• CHALLENGE: Retype everything from the line containing "From this still" down to the final row, both ends included, with every character unchanged.

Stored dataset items
↓↓↓
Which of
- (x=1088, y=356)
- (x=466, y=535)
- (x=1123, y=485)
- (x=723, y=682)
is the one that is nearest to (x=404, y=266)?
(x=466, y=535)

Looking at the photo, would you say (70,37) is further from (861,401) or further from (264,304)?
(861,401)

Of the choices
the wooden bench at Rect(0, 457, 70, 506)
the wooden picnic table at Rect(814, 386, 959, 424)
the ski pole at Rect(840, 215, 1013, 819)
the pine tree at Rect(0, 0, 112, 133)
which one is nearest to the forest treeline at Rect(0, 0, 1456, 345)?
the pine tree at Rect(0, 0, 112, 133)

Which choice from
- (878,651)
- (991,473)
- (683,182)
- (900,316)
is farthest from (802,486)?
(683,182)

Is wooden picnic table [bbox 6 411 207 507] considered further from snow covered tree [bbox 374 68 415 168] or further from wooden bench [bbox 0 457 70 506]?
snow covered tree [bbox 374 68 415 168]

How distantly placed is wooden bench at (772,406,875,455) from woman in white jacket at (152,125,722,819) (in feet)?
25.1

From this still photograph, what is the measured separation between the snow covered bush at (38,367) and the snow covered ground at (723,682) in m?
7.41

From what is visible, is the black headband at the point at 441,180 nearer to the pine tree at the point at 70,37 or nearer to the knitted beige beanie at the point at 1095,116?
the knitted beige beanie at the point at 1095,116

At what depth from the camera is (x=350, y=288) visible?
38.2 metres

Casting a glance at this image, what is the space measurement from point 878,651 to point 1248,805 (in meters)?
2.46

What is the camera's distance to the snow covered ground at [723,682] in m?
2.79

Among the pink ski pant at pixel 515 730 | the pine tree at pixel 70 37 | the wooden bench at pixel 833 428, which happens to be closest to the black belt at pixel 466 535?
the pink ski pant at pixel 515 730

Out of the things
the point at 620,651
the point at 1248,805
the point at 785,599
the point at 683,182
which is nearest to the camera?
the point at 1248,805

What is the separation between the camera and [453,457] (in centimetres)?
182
↑↑↑
• ANSWER FOR THIS EXERCISE:
From this still photograph, what is the measured separation between the snow covered bush at (38,367) and the snow covered ground at (723,682) in m?
7.41

From what is visible, is the black headband at the point at 441,180 nearer to the pine tree at the point at 70,37 or nearer to the knitted beige beanie at the point at 1095,116?
the knitted beige beanie at the point at 1095,116

At what depth from the camera is (x=350, y=288) visible?
38.2 metres

Casting a glance at this image, what is the space measurement from point 878,651 to point 1248,805 (in meters)?
2.46

What is the camera's distance to the snow covered ground at [723,682] in m?
2.79

Among the pink ski pant at pixel 515 730 | the pine tree at pixel 70 37 | the wooden bench at pixel 833 428, which happens to be closest to the black belt at pixel 466 535?
the pink ski pant at pixel 515 730

Out of the things
the point at 620,651
the point at 1248,805
the point at 785,599
the point at 683,182
which is nearest to the camera?
the point at 1248,805

What is the separation between the camera and [453,457] (in centimetres)?
182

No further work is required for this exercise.